◆ **Directions for this task**
Transcribe each line of the records below exactly, excluding any embedded images.

'''

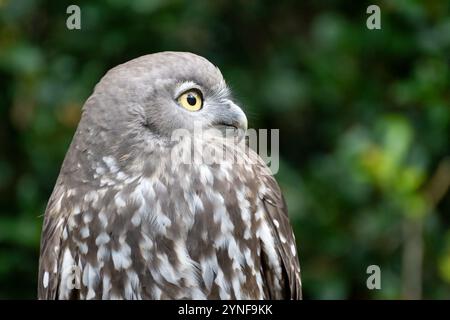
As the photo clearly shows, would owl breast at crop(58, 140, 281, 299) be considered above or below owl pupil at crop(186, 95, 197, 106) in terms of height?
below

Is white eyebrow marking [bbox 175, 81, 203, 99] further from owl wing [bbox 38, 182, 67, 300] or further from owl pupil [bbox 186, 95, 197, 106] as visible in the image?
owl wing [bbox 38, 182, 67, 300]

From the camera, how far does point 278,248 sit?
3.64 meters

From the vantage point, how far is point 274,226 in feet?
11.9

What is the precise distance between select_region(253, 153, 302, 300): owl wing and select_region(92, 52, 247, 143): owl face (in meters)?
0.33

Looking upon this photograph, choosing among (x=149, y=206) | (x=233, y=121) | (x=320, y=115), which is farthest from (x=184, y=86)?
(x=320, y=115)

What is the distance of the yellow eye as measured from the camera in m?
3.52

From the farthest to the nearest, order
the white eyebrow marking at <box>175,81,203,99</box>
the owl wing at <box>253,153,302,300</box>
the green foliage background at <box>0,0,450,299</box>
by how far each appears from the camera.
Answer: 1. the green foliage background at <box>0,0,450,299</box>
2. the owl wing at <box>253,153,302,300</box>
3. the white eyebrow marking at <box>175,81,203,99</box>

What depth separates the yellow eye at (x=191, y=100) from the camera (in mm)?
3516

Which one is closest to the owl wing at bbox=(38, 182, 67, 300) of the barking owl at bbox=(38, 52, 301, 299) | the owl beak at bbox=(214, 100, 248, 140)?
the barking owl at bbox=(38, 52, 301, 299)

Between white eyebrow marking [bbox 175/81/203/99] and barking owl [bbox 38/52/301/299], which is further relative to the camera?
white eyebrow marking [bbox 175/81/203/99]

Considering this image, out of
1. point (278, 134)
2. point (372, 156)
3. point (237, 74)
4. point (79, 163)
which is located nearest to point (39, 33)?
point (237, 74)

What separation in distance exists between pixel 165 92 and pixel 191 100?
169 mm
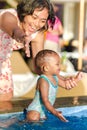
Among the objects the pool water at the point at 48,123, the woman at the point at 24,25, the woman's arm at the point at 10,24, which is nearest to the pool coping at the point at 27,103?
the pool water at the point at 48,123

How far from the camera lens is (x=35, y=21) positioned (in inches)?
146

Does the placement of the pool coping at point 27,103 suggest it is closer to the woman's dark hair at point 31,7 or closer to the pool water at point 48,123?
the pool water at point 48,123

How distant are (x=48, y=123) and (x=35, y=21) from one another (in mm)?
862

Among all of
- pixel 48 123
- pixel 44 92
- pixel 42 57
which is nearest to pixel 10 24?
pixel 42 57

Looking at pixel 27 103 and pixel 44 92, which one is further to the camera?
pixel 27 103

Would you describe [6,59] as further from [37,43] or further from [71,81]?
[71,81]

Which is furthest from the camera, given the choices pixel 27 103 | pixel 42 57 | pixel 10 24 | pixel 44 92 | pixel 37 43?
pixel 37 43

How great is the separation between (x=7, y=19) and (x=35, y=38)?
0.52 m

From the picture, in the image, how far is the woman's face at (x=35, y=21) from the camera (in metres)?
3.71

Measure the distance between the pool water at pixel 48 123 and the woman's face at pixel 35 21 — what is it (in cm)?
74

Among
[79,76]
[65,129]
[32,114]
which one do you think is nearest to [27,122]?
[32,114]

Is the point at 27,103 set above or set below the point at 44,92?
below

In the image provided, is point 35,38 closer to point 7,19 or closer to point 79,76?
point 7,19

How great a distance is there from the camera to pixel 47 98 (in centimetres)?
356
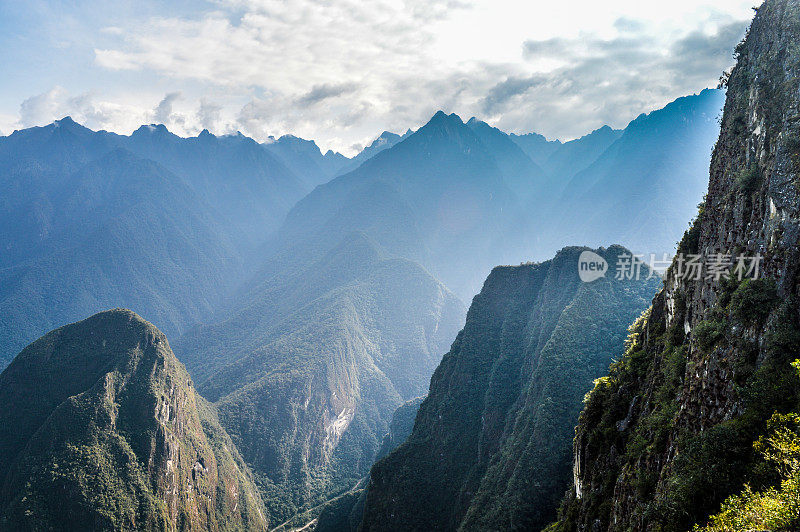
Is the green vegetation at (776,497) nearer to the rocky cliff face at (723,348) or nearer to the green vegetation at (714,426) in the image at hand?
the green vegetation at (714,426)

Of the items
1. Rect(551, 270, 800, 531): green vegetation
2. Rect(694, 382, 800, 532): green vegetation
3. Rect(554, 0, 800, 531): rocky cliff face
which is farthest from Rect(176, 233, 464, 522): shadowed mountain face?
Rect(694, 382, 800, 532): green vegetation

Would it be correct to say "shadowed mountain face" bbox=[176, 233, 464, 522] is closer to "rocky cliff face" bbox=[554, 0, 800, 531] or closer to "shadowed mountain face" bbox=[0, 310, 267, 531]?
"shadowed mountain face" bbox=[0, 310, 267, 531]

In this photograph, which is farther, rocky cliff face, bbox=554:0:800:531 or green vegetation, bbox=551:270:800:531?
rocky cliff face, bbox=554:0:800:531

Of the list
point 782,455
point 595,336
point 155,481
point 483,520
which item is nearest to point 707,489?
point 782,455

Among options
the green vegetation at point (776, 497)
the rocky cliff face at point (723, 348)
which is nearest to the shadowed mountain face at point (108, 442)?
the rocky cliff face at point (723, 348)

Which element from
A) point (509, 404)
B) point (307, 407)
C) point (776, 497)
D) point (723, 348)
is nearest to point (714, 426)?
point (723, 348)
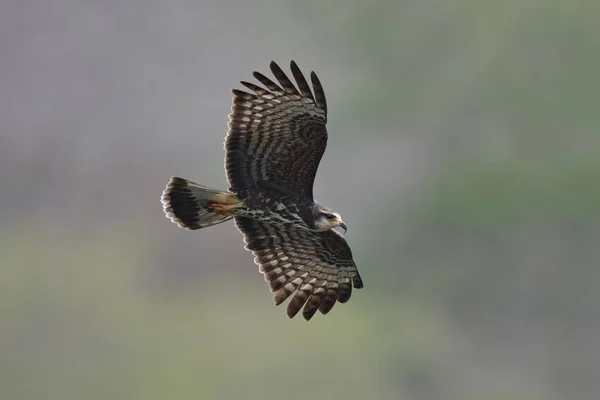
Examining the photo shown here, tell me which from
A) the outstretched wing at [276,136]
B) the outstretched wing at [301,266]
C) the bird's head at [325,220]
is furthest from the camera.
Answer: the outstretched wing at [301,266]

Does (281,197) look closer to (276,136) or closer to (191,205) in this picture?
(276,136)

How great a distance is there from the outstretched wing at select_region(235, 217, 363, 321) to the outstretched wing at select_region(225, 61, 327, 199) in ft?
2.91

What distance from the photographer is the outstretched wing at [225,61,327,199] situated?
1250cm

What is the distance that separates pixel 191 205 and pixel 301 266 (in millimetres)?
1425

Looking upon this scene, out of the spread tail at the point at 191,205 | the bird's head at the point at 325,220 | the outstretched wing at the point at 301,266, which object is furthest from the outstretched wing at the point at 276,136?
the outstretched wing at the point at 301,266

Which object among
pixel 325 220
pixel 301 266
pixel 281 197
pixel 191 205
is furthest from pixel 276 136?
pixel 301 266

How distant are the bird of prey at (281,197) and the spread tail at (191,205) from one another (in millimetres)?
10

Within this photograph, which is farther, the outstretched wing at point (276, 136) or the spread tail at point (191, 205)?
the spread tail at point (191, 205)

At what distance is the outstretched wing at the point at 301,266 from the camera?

'''

◆ **Right answer**
As the photo clearly shows, would owl breast at crop(58, 140, 281, 299) be considered above or below owl pupil at crop(186, 95, 197, 106) in terms of height?
below

Is white eyebrow marking [bbox 175, 81, 203, 99] further from owl wing [bbox 38, 182, 67, 300] or further from owl pupil [bbox 186, 95, 197, 106] as visible in the image?
owl wing [bbox 38, 182, 67, 300]

From the camera, how far does point 278,248 sit?
3.64 meters

From the vantage point, how far is point 274,226 in feet?
11.9

What is the precise distance between select_region(253, 153, 302, 300): owl wing and select_region(92, 52, 247, 143): owl face (in meters)?
0.33

Looking upon this photograph, choosing among (x=149, y=206) | (x=233, y=121) | (x=320, y=115), which is farthest from (x=184, y=86)?
(x=320, y=115)

What is the distance of the yellow eye as measured from the camera in m?
3.52

From the farthest to the nearest, order
the white eyebrow marking at <box>175,81,203,99</box>
the owl wing at <box>253,153,302,300</box>
the green foliage background at <box>0,0,450,299</box>
by how far each appears from the camera.
Answer: 1. the green foliage background at <box>0,0,450,299</box>
2. the owl wing at <box>253,153,302,300</box>
3. the white eyebrow marking at <box>175,81,203,99</box>

What depth separates the yellow eye at (x=191, y=100) from the camera (in mm)?
3516

Which one is closest to the owl wing at bbox=(38, 182, 67, 300) of the barking owl at bbox=(38, 52, 301, 299) | the owl beak at bbox=(214, 100, 248, 140)?
the barking owl at bbox=(38, 52, 301, 299)

Between white eyebrow marking [bbox 175/81/203/99] and barking owl [bbox 38/52/301/299], which is further relative to the camera?
white eyebrow marking [bbox 175/81/203/99]

Considering this image, out of
1. point (278, 134)
2. point (372, 156)
3. point (237, 74)
4. point (79, 163)
which is located nearest to point (39, 33)?
point (237, 74)

What separation in distance exists between pixel 165 92 and pixel 191 100?
169 mm
Among the objects the pool water at the point at 48,123, the woman at the point at 24,25, the woman's arm at the point at 10,24, which is nearest to the pool coping at the point at 27,103?
the pool water at the point at 48,123

How far from the camera lens is (x=35, y=21) positioned (in inches)?
146

Does the placement of the pool coping at point 27,103 suggest it is closer to the woman's dark hair at point 31,7 or closer to the pool water at point 48,123?
the pool water at point 48,123

How distant are (x=48, y=123) and (x=35, y=21) from one another (in mm)?
862

Among all of
- pixel 48 123
- pixel 44 92
- pixel 42 57
which is nearest to pixel 10 24?
pixel 42 57

Looking at pixel 27 103 and pixel 44 92, which one is further to the camera?
pixel 27 103

Would you describe [6,59] as further from [37,43] or further from [71,81]?
[71,81]

Which is furthest from the camera, given the choices pixel 27 103 | pixel 42 57 | pixel 10 24 | pixel 44 92 | pixel 37 43?
pixel 37 43

How great is the separation between (x=7, y=19) and (x=35, y=38)?
0.52 m

From the picture, in the image, how far is the woman's face at (x=35, y=21) from the camera (in metres)?
3.71

Measure the distance between the pool water at pixel 48 123 and the woman's face at pixel 35 21 — what is it (in cm)?
74

Among
[79,76]
[65,129]
[32,114]
which one do you think is nearest to [27,122]?
[32,114]

Is the point at 27,103 set above or set below the point at 44,92?
below

In the image provided, is point 35,38 closer to point 7,19 or closer to point 79,76?
point 7,19

How great a distance is there from the camera to pixel 47 98 (in centimetres)?
356
Is the green vegetation at (776,497) nearer to the rocky cliff face at (723,348) or nearer to the green vegetation at (714,426) in the image at hand?
the green vegetation at (714,426)

Of the items
1. Rect(551, 270, 800, 531): green vegetation
2. Rect(694, 382, 800, 532): green vegetation
3. Rect(554, 0, 800, 531): rocky cliff face
which is farthest from Rect(176, 233, 464, 522): shadowed mountain face?
Rect(694, 382, 800, 532): green vegetation

Would it be correct to say "shadowed mountain face" bbox=[176, 233, 464, 522] is closer to "rocky cliff face" bbox=[554, 0, 800, 531] or closer to "shadowed mountain face" bbox=[0, 310, 267, 531]?
"shadowed mountain face" bbox=[0, 310, 267, 531]

In this photograph, which is farther, rocky cliff face, bbox=554:0:800:531 or green vegetation, bbox=551:270:800:531?
rocky cliff face, bbox=554:0:800:531

Of the list
point 782,455
point 595,336
point 155,481
point 483,520
which item is nearest to point 707,489?
point 782,455

Among options
the green vegetation at point (776, 497)
the rocky cliff face at point (723, 348)
which is nearest to the shadowed mountain face at point (108, 442)?
the rocky cliff face at point (723, 348)

Which element from
A) point (509, 404)
B) point (307, 407)
C) point (776, 497)
D) point (723, 348)
is nearest to point (714, 426)?
point (723, 348)
Examining the photo shown here, tell me which from
A) the outstretched wing at [276,136]
B) the outstretched wing at [301,266]
C) the bird's head at [325,220]
is furthest from the camera.
Answer: the outstretched wing at [301,266]

Does (281,197) look closer to (276,136) or closer to (191,205) in this picture?
(276,136)

How great a distance is there from the outstretched wing at select_region(235, 217, 363, 321) to the outstretched wing at select_region(225, 61, 327, 199) in ft?
2.91

What distance from the photographer is the outstretched wing at [225,61,327,199] situated?
1250cm

What is the distance that separates pixel 191 205 and pixel 301 266 (in millimetres)?
1425

Looking upon this scene, out of the spread tail at the point at 191,205 | the bird's head at the point at 325,220 | the outstretched wing at the point at 301,266, which object is furthest from the outstretched wing at the point at 276,136?
the outstretched wing at the point at 301,266

Which object among
pixel 325 220
pixel 301 266
pixel 281 197
pixel 191 205
is furthest from pixel 276 136?
pixel 301 266

How distant are the bird of prey at (281,197) and the spread tail at (191,205) from one another (in millimetres)?
10

Within this photograph, which is farther, the outstretched wing at point (276, 136) or the spread tail at point (191, 205)?
the spread tail at point (191, 205)

At what distance is the outstretched wing at the point at 301,266 from the camera?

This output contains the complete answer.